A technology and implementation that scales while utilizing commodity hardware
There are some very good object storage technologies available. For example, Swift from OpenStack scales well and can utilize commodity hardware but even larger corporate deployments often require outside help for the implementation and operations which impacts the overall cost.
Global deployment and connectivity
Object storage is accessible over an IP network using REST based API calls. In the global economy we live in, storing the data in the right location due to government regulation or data sovereignty laws requires deployments in multiple countries on multiple continents. Once again, this drives up the cost of deployment.
A Content Delivery Network (CDN)
With global deployments comes latency in moving objects, especially large objects which represent a typical object storage use case. A viable object storage offering must have an integrated CDN option to improve performance for content distribution when needed.
A large amount of Storage capacity
One of the great things about object storage technology is that it scales. Users of object storage expect to have infinite storage to write to and utilize whenever and wherever they need it. Although the hardware (servers and storage) may consist of commodity components, at a large scale the cost is still significant, especially when you figure in the network cost. Also, for data protection, most solutions either use erasure coding or multiple copies of the data, which adds to the raw capacity required to run an object storage offering.
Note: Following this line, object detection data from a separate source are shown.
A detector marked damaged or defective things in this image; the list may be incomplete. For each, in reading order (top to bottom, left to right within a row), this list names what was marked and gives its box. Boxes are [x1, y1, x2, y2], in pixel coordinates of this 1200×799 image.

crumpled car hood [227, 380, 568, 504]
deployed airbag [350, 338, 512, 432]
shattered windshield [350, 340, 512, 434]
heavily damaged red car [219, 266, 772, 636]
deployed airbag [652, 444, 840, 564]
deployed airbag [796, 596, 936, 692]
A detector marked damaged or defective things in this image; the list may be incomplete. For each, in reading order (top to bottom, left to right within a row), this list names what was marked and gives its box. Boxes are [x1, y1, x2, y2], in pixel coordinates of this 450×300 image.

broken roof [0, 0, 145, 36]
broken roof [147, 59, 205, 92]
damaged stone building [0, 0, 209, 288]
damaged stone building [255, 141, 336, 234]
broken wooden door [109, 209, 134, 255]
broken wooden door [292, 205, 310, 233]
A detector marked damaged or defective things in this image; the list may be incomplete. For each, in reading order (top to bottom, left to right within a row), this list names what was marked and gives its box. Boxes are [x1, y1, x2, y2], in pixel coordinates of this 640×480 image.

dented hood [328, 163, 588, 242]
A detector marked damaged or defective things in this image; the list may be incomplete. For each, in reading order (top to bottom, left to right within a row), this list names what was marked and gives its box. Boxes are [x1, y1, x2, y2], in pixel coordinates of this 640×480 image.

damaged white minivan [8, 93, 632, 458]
An API that is widely accepted and used
Regardless of the technology solution used to create your object storage solution, due to the wide adoption and use of the AWS S3 API, your object storage offering must be able to emulate the S3 API. Although porting code from one object storage API to another might not be that significant of a task, S3 contains features (like multipart upload) that most object storage users have come to expect and depend upon.
Very Efficient Operations
Running day-to-day operations for a global object storage environment is challenging. As mentioned above, object storage designs normally use erasure coding or multiple copies to protect data so storage usually needs to be added in specific quantities and in specific locations for the system to operate correctly. In addition, since object storage still uses physical disk drives, planning for data center floor space, power and cooling are critical. Also, break/fix events can be a load on operations. In large deployments, disk drives die every day of the week. Object storage architectures are designed to handle this fact so there is not a race to replace the drives; however, due to the amount of replacements, vendor management for the break/fix events must be efficient. In some cases, stocking local drives is considered even when stocking parts onsite is not a standard practice in the data center. Lastly, good event monitoring is essential because it can be challenging to monitor the infrastructure and the global network that connects it.
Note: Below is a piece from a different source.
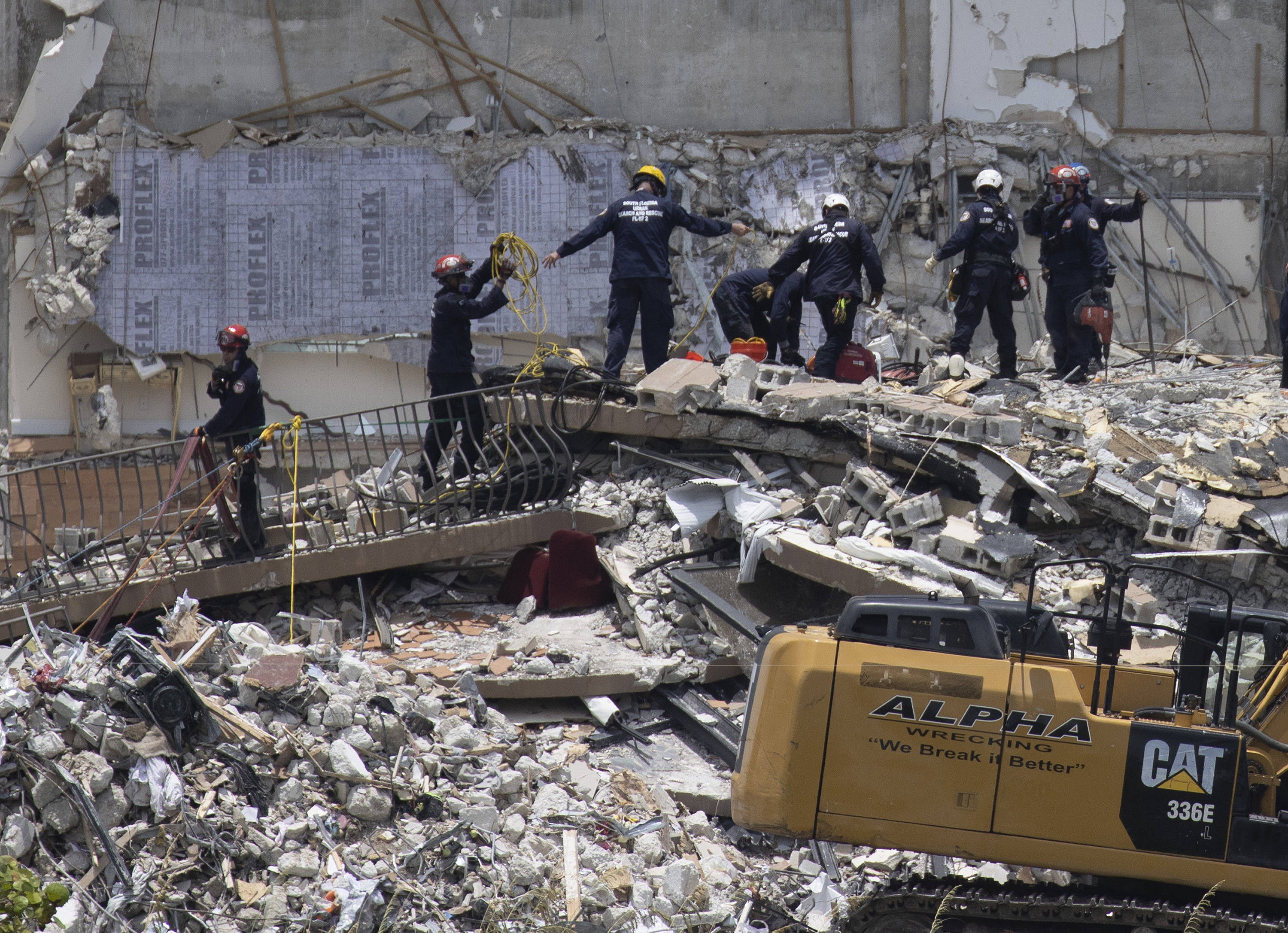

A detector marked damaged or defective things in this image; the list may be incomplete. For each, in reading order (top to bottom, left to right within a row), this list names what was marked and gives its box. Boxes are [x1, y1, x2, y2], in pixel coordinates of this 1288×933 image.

bent metal railing [0, 379, 569, 613]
With all that is required for creating a successful object storage environment and the costs involved, how can a company save money creating their own object storage environment or a service provider make money selling object storage? This is where vision comes in. The object storage price wars are brutal and margins are somewhere south of “thin.” In my experience, the only way to have a viable object storage solution is to have as many services as possible utilizing it. These services usually create large cost savings (in the case of an internal DIY implementation) or have better margins (in the case of a service provider) and help make the overall business case work. This is where the wheels can fall for some implementations. Since it takes time (years) to create these services, the probability of someone in finance being patient enough for this to occur is slim unless a strong vision is in place.
My recommendation? If you take on the challenge and expense of building a cloud object storage offering, make sure you have a long-term vision and the financial commitment that will make it sustainable.